If we are to believe what we read (and for the sake of argument, let’s just say we do), Middleton has spent her entire post-college life hoping and waiting to be the wife of the future king of England. She met William when they were both students at the University of St. Andrews in Scotland, and he considered her merely a friend, or so the story goes, until he saw her in a fashion show in a revealing outfit. She graduated with a degree in art history and has held a job or two, but at least according to a recent Newsweek article for which almost no one spoke on the record, she has been careful about accepting job offers lest she appear to be using her boyfriend’s connections to unfair advantage.
“She’s been driven by a desperate desire not to do anything that’s tricky for him,” said an unnamed source in Newsweek.
Is that a nice way of saying she didn’t want to work? Maybe so, but who cares?
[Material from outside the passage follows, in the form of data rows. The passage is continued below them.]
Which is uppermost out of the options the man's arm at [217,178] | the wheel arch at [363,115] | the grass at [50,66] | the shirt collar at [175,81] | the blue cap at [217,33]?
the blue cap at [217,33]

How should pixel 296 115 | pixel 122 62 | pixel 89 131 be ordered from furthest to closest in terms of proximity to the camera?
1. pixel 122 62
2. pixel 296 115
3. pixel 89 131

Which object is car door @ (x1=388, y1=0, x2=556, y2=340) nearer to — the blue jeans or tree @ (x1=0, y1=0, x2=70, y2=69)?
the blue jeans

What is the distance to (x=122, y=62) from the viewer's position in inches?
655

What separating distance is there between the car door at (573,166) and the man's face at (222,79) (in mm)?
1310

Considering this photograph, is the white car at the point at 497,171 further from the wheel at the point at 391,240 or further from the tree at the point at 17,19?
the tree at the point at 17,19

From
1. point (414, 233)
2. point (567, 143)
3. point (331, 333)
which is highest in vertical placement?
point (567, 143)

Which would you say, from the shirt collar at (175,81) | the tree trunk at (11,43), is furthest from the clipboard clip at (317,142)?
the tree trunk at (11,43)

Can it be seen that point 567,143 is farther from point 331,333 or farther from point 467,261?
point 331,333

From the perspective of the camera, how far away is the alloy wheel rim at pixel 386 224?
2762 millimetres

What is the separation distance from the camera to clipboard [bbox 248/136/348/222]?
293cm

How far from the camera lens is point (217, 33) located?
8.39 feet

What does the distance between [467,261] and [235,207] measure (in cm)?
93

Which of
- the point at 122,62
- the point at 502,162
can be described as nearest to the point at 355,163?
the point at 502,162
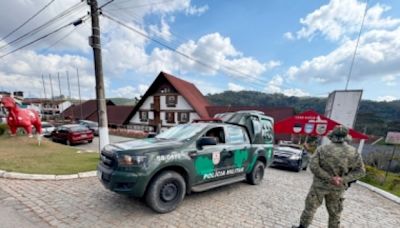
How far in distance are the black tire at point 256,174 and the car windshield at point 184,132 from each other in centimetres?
230

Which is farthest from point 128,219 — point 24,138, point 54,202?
point 24,138

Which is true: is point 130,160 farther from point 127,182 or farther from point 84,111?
point 84,111

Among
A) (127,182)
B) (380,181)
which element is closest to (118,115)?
(127,182)

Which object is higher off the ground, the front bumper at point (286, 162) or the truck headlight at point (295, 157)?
the truck headlight at point (295, 157)

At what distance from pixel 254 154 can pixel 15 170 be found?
693 centimetres

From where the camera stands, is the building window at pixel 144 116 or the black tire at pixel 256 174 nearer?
the black tire at pixel 256 174

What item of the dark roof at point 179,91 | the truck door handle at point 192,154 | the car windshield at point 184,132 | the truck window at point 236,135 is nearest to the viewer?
the truck door handle at point 192,154

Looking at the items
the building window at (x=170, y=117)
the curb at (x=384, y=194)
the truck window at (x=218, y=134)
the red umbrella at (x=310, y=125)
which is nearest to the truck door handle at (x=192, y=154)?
the truck window at (x=218, y=134)

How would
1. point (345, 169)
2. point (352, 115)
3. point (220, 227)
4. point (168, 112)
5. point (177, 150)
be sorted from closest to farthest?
1. point (345, 169)
2. point (220, 227)
3. point (177, 150)
4. point (352, 115)
5. point (168, 112)

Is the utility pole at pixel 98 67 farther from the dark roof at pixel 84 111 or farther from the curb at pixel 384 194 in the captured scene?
the dark roof at pixel 84 111

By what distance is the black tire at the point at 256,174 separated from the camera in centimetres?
583

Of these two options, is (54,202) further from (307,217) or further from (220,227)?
(307,217)

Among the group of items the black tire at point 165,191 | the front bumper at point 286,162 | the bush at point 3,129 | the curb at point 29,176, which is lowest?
the front bumper at point 286,162

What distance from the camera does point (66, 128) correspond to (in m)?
14.3
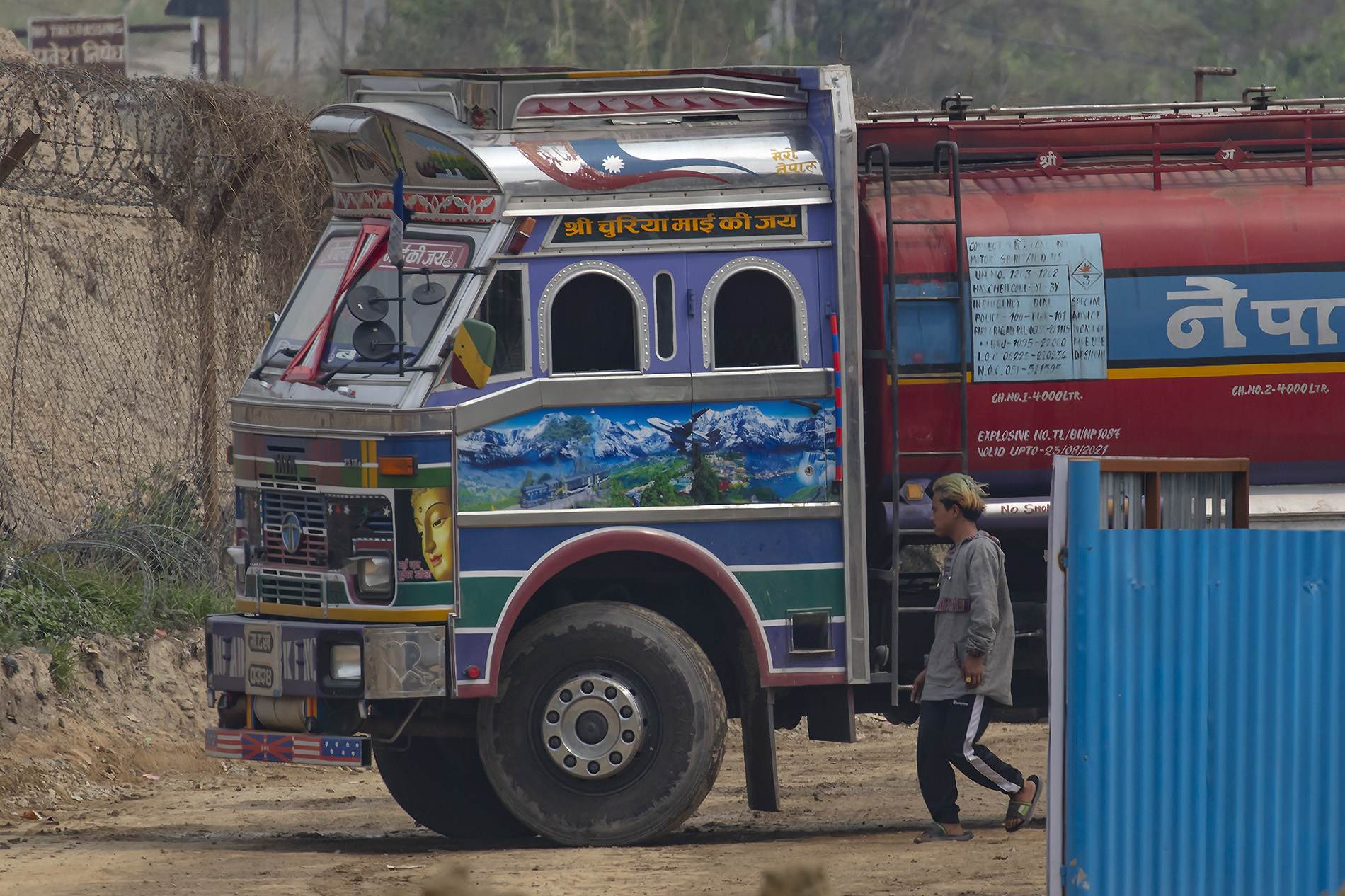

In a world full of people whose ambitions mightily outweigh their abilities and whose drive to distinguish themselves from the pack all too often just makes a mess of things, there’s something to be said for simply performing a role rather than trying to transcend it. Or, as yet another anonymous insider put it in Newsweek, Kate’s willingness to take a backseat to her husband may, ironically, be the thing that makes her special, particularly if it results in a happy marriage.
“I think it’s good that Kate seems to lack ambition,” said this source. “She’s a strong girl, definitely not a pushover. But her job is to walk two steps behind him. If you’ve got someone who likes being in the spotlight herself, well, that’s when all the trouble started with Charles and Diana. The best royal marriages are when the consort keeps her head down.”
I know, I know. How antediluvian. How insulting to the legacy of Diana. But, let’s admit it, how refreshing!
Look, I’m not saying this is the way to go for most couples. Walking two steps behind your husband, unless your husband has an exceptionally nice posterior, seems like an express train to boredom, frustration and powerful pharmaceuticals. But as Kate’s predecessors learned the hard way, being a royal means all the usual bets are off. You can try to distinguish yourself from the married-with-monarchy expectations, but it will probably come at a terrible price. Kate seems to not only understand that but even celebrate it. Maybe that’s why she wears the feathered hats. Even with your head down, you still look like you might have wings.
By Meghan Daum
Meghan Daum is an essayist and novelist in Los Angeles. ― Ed.